The Prime Minister did; but he did not like it to be stated thus baldly. "I was only wondering," went on the King, "what price you were prepared to pay for it. We must tolerate sedition, it seems; must we also, in the same interest, encourage disease?"

"I fear that I do not follow your Majesty's argument."

"I was merely recalling what the Prince told me for a fact just before I went abroad. He had been informed of it by a social worker who gave him chapter and verse. Two years ago the medical profession published a book exposing all the fraudulent patents and quack medicines which occupy so large a space in the advertising columns of our newspapers. The book was put authoritatively upon the market, and, as I understand, was advertised in all the leading papers. When the paid-for advertisements terminated not a single paper would renew the contract. The holders of those quack medicines and patents had found means to shut down (so far as the advertising of it was concerned) a scientific work which threatened to diminish their profits. That is why I ask what price we are prepared to pay for the protection of trade interests."

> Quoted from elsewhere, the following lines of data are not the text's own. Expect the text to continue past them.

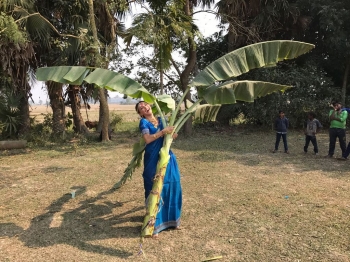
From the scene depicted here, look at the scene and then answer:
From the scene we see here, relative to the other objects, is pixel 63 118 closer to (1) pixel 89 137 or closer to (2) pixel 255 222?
(1) pixel 89 137

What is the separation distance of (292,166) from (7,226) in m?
6.12

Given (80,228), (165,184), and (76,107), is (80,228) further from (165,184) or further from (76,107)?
(76,107)

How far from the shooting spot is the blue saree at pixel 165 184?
398 centimetres

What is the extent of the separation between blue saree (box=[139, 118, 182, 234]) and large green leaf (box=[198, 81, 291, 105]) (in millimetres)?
825

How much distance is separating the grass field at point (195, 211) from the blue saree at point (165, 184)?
0.57 ft

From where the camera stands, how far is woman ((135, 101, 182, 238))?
3.98 meters

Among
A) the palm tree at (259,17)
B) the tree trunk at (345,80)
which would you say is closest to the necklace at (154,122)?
the palm tree at (259,17)

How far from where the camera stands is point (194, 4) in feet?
44.4

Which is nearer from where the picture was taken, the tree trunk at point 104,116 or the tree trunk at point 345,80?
the tree trunk at point 104,116

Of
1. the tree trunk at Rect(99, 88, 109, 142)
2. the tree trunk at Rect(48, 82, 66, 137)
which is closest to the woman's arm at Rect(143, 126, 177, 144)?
the tree trunk at Rect(99, 88, 109, 142)

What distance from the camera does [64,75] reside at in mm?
4168

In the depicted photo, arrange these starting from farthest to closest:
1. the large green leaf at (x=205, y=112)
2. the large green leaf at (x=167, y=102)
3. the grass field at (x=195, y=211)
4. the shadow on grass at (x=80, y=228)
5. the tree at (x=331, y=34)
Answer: the tree at (x=331, y=34), the large green leaf at (x=205, y=112), the large green leaf at (x=167, y=102), the shadow on grass at (x=80, y=228), the grass field at (x=195, y=211)

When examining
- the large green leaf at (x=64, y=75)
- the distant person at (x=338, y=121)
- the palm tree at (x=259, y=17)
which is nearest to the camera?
the large green leaf at (x=64, y=75)

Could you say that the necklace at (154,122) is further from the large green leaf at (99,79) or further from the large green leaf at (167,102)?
the large green leaf at (167,102)
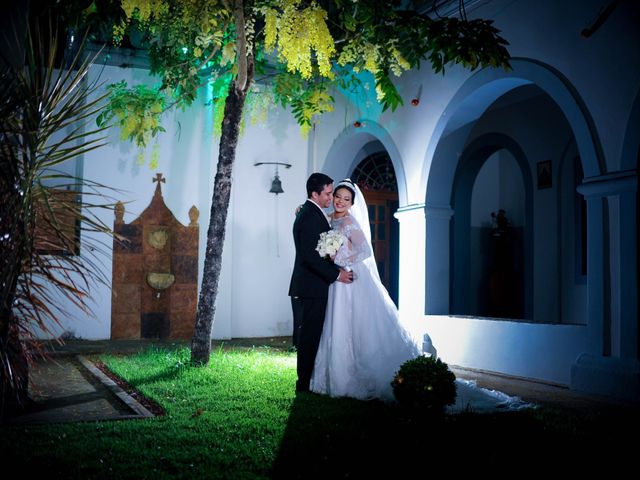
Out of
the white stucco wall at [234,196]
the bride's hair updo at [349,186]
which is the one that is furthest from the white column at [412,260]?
the white stucco wall at [234,196]

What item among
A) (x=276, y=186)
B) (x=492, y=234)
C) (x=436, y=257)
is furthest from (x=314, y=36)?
(x=492, y=234)

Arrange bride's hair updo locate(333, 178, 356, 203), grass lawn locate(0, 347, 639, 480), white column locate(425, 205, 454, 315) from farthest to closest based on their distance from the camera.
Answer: white column locate(425, 205, 454, 315)
bride's hair updo locate(333, 178, 356, 203)
grass lawn locate(0, 347, 639, 480)

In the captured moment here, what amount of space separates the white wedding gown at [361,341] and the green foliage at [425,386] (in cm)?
63

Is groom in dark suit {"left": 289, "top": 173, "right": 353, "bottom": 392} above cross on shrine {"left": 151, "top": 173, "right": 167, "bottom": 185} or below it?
below

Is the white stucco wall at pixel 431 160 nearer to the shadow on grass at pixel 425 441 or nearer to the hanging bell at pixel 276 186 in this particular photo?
the hanging bell at pixel 276 186

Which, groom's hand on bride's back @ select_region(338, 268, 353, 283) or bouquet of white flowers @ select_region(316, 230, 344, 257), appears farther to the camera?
groom's hand on bride's back @ select_region(338, 268, 353, 283)

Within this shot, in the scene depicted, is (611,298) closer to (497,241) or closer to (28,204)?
(28,204)

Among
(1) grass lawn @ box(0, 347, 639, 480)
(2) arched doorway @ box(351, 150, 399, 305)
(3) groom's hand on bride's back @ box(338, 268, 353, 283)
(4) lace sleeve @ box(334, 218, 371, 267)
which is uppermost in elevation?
(2) arched doorway @ box(351, 150, 399, 305)

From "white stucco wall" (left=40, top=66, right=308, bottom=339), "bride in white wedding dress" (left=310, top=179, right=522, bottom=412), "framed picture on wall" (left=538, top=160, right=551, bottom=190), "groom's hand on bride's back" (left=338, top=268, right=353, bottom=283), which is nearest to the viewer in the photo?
"bride in white wedding dress" (left=310, top=179, right=522, bottom=412)

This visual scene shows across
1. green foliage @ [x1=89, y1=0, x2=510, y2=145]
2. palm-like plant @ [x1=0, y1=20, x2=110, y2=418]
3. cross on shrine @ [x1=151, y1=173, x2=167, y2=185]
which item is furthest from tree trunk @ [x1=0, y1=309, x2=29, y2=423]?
cross on shrine @ [x1=151, y1=173, x2=167, y2=185]

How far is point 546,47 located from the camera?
263 inches

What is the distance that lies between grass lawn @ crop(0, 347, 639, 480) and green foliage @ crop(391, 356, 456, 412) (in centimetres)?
11

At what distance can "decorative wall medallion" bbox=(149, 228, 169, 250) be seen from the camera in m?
10.8

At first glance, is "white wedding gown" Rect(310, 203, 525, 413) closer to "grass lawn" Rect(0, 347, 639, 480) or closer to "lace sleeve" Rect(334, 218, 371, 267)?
"lace sleeve" Rect(334, 218, 371, 267)
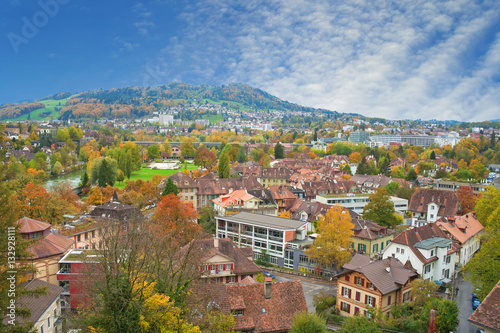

"I should like to be assured of the truth of that statement, with all respect to your Majesty, before I pass any comment."

"You can write to the College of Medicine if you really wish for the facts. I myself made very much the same query, and was shown as proof a letter from its president to one of the medical journals."

But even this did not induce the Prime Minister to regard the matter very seriously. "After all, sir," said he, "viewed in a certain light it is only a method of trade competition; for when the sales of patent medicines decrease no doubt the doctors begin to profit."

"The State has thought it worth while," said the King, "to give to the medical profession a certificated monopoly. Is it outside its province to warn the public against charlatans?"

"Is not charlatans an extreme term? I believe, sir, that many of these patents are quite excellent and in their first effects a stimulant to health; and in these days when 'suggestion' and 'faith-healing' are so much talked of it is an arguable proposition that those drugs which give to mind and body a certain preliminary incentive afford the best leverage for faith to work on. Of course there are a great many matters which need control, supervision, and reform; vested interests do tend to create abuses; but I must remind your Majesty that in the pushing of its reforms the Government has not been quite a free agent. In many respects we have been greatly hindered; that is still the crux of the political situation."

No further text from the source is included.